I'm doing Hartls' tutorial on railstutorial.org
I need to run Rails 4.0.8 on my 64 bit Windows machine. This means that I have to specify the x64_mingw option on my tzinfo-data Gem in order to fix the Rails timezone bug.
Rails 4.0.8 needs tzinfo v 0.3.37
x64_mingw needs tzinfo v 1.0.0
Bundle fails with a 'No compatable version of tzinfo' error.
What do I do? I'm halfway through the tut and I don't want to have to switch dev machines now! I know the configuration runs okay on a 32 bit OS.
rails (= 4.0.8) x64-mingw32 depends on
activesupport (= 4.0.8) x64-mingw32 depends on
tzinfo (~> 0.3.37) x64-mingw32
.
tzinfo-data (>= 0) x64-mingw32 depends on
tzinfo (>= 1.0.0) x64-mingw32
.
GEMFILE =>
source 'https://rubygems.org'
ruby '2.0.0'
gem 'rails', '4.0.8'
group :development, :test do
gem 'tzinfo', '0.3.37'
gem 'sqlite3', '1.3.8'
gem 'rspec-rails', '2.13.1'
gem 'tzinfo-data', platforms: [:mingw, :mswin, :x64_mingw]
end
group :test do
gem 'selenium-webdriver', '2.35.1'
gem 'capybara', '2.1.0'
end
gem 'bootstrap-sass', '2.3.2.0'
gem 'sprockets', '2.11.0'
gem 'sass-rails', '4.0.3'
gem 'uglifier', '2.1.1'
gem 'coffee-rails', '4.0.1'
gem 'jquery-rails', '3.0.4'
gem 'turbolinks', '1.1.1'
gem 'jbuilder', '1.0.2'
group :doc do
gem 'sdoc', '0.3.20', require: false
end
group :production do
gem 'pg', '0.15.1'
gem 'rails_12factor', '0.0.2'
end
You'll need to remove the dependency on tzinfo-data from your Gemfile.

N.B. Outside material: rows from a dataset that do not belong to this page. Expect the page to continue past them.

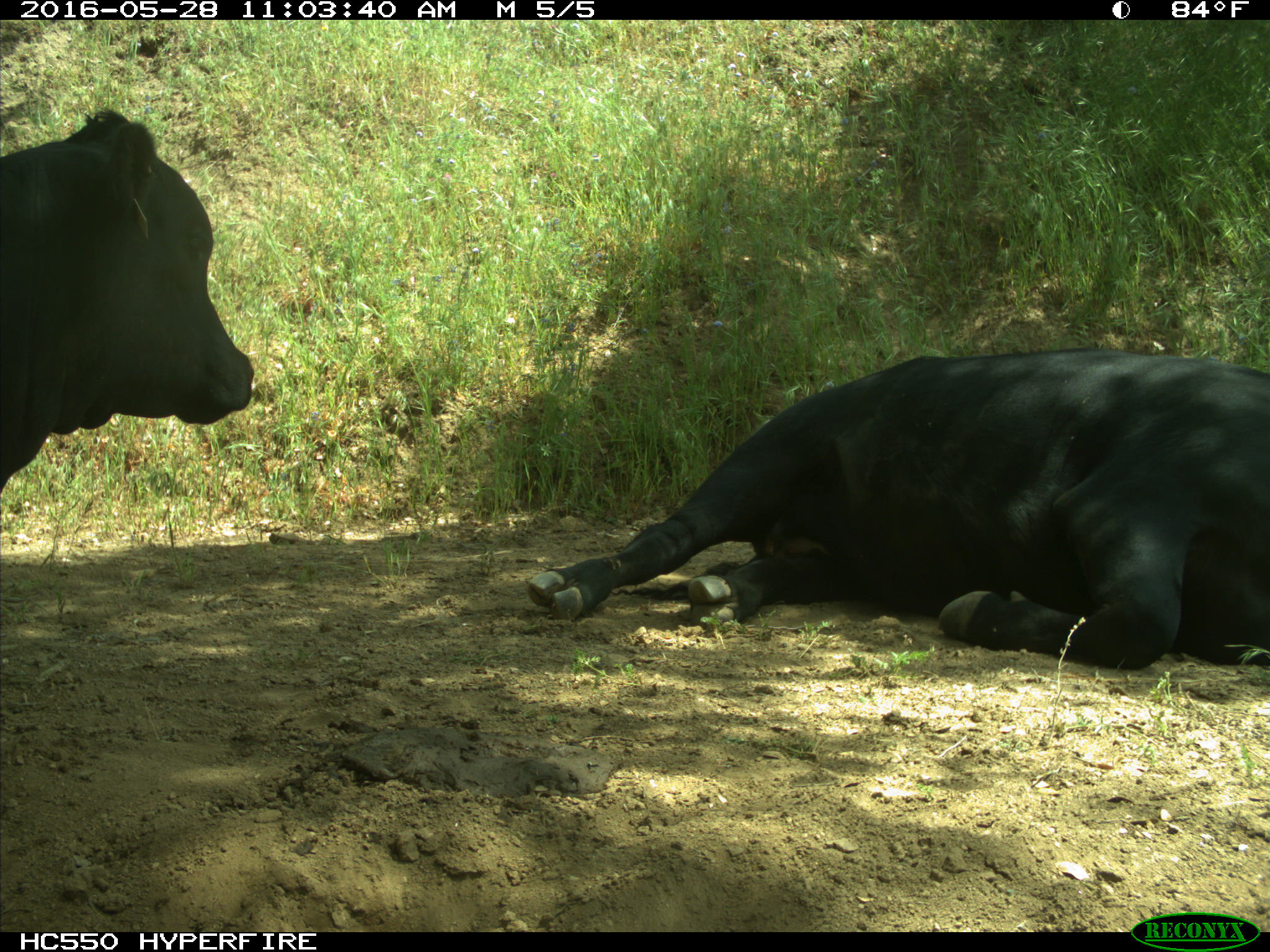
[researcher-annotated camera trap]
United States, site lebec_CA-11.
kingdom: Animalia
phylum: Chordata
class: Mammalia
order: Artiodactyla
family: Bovidae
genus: Bos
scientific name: Bos taurus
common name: domestic cow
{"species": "Bos taurus (domestic cow)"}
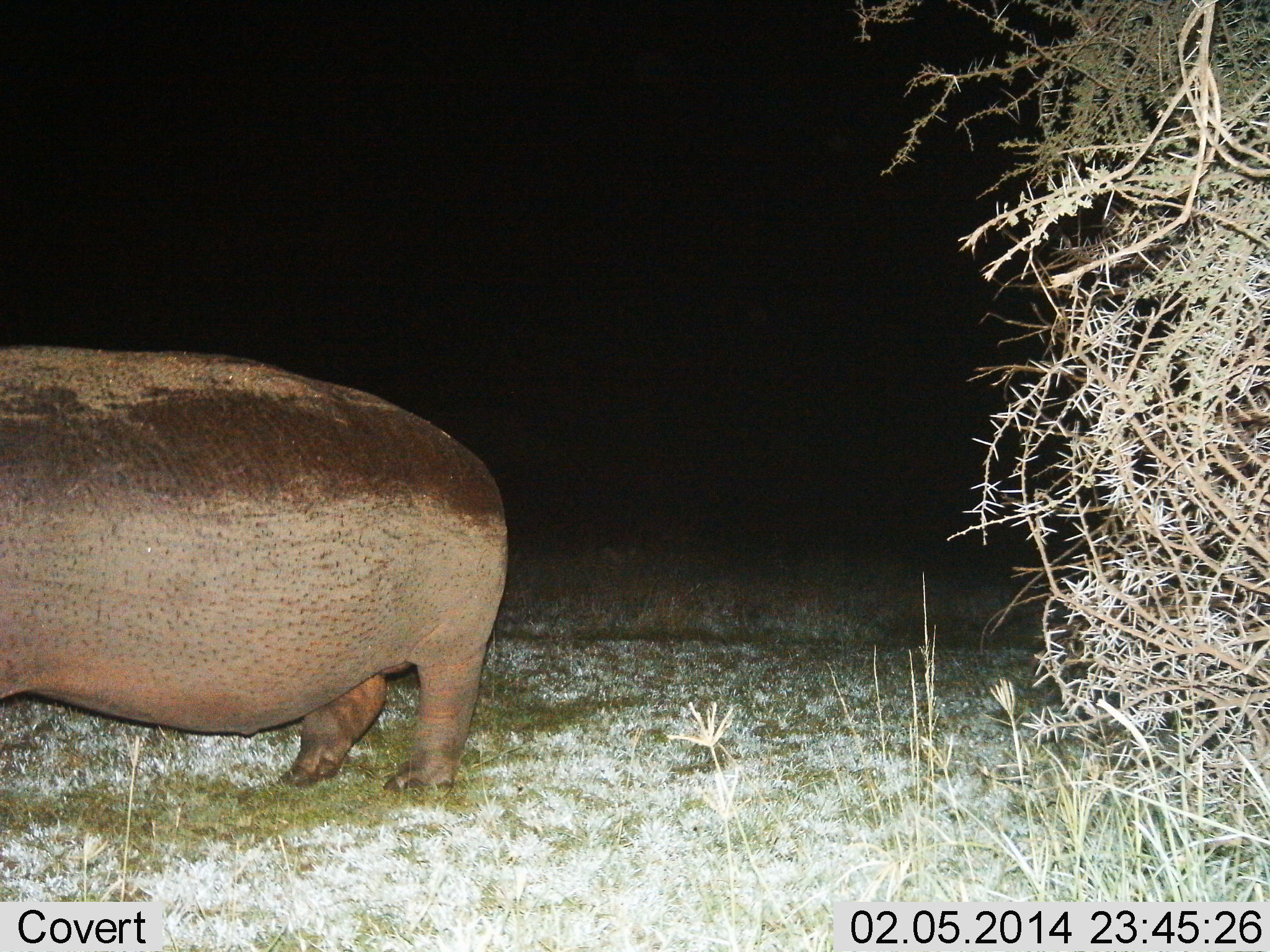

The tzinfo-data gem is only needed on Windows systems if you are using tzinfo 1.0.0 or later. Rails 4.0 uses tzinfo ~> 0.3.37, so tzinfo-data is unnecessary.
The reason for this is that tzinfo before version 1.0.0 included all the time zone data it needed to operate (effectively bundling the tzinfo-data gem). With the release of version 1.0.0, the data was split out into a separate gem.
If you were to upgrade to Rails 4.1 in the future on Windows, you'd need to change your Gemfile to remove the specific version dependency on tzinfo and add the tzinfo-data dependency back in. This is because Rails 4.1 requires tzinfo ~> 1.1.